1. For stock cast off, where should it begin? I think I remember reading that it begins at the front end of the comb ...
2. Would it be historically correct to solder the foresight in place? i.e. a simple blade sight inset into a shallow groove in the (swamped) barrel.
3. What kind of rear sight would be correct for a rifle of this type?
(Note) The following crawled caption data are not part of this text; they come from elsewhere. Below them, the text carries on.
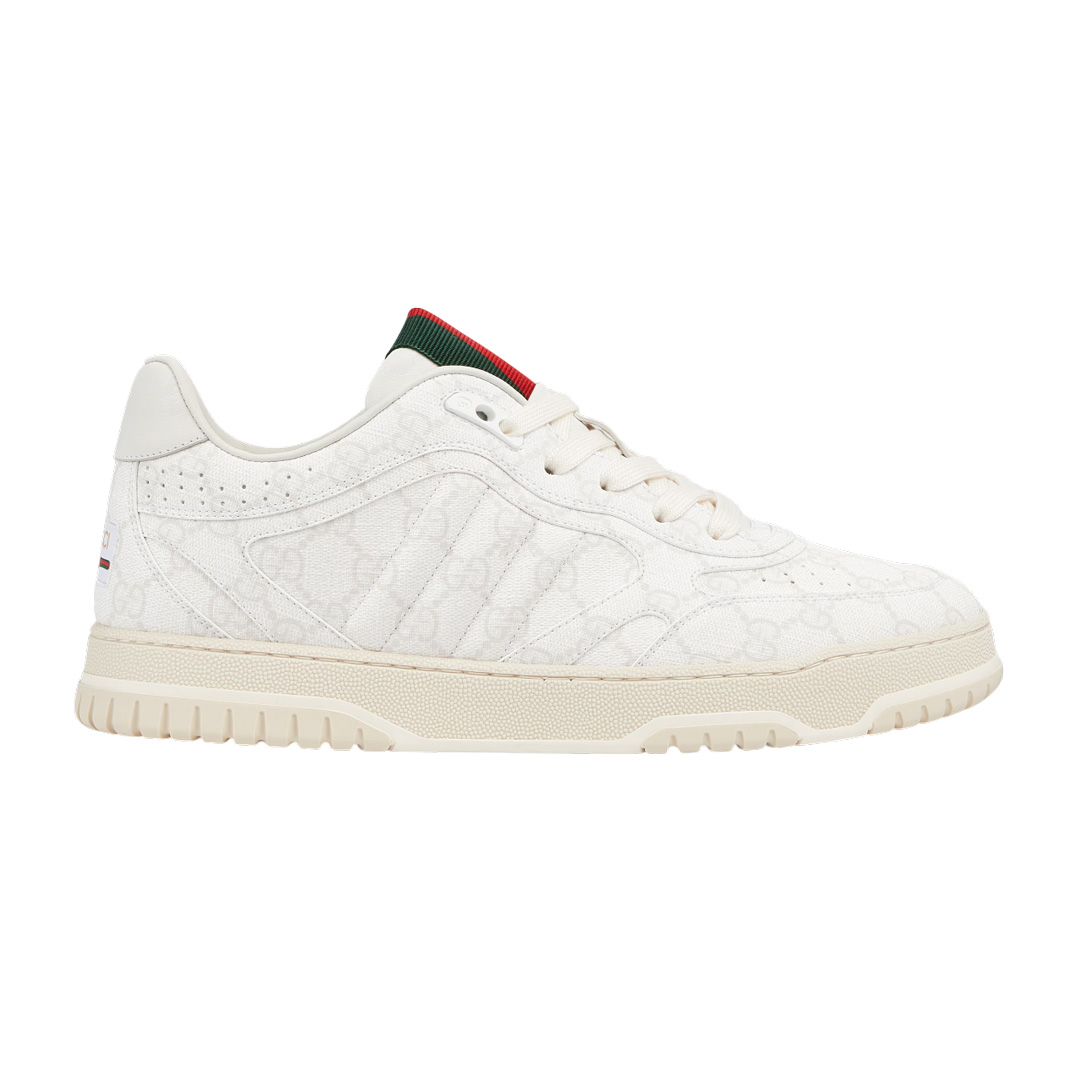 MEN'S GUCCI RE-WEB TRAINER - GC261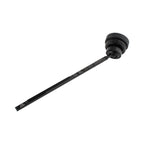 Oil Dipstick Tank Cap Plug 0710-0001 for Dyna Wide Glide FXDL (1991–1998) Black
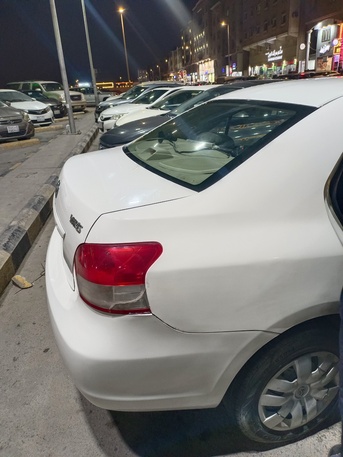 Jubail, Vehicles, Cars & Trucks , SAR 16000,  Automatic Toyota Yaris 2011,  2011,  Automatic,  392 KM,   Toyota Yaris, All Okay. Just Buy And Drive Fahas 1 Year Valid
4. Were barrels blued at that time?

Thanks all
 
Re blueing I would'nt be so confidant on that. Rust blueing is just extended browning and some where heat blued by then .And I think a lot more where left bright than is generally thought today Its a bold man that asserts "That never happened " No offence Johnny ime just being cautionary.
Regards Rudyard .
 
1) I usually start castoff around where the lock panel meets the wrist. 2) All the front sights I have ever seen on original rifles have been dovetailed. 3) A flat sight up to 3/4 of an inch wide with a centered V-notch would be original; I use a square notch. 4) barrels at that time were often left bright or heat blued by being packed in powdered charcoal and heated to around 600-800 degrees. Rust bluing and browning started around 1790; however I have read that a rust blue is very similar in appearance to the heat/ charcoal blue, so that is what I do on my older style rifles.
 
Blueing is much older than one would think. Heat blueing was well known in the middle ages. Chemical browning is much later. More of the early guns were blues or left in the white than browned. Most became brown as they aged, so we see them as being always browned.
 
happened " No offence Johnny ime just being cautionary.
Regards Rudyard .
I was wrong, bluing is way older than I thought. It seems the Japanese have been doing to for longer than the US has been around. I was lead to think bluing started in the 1860s or a tad later.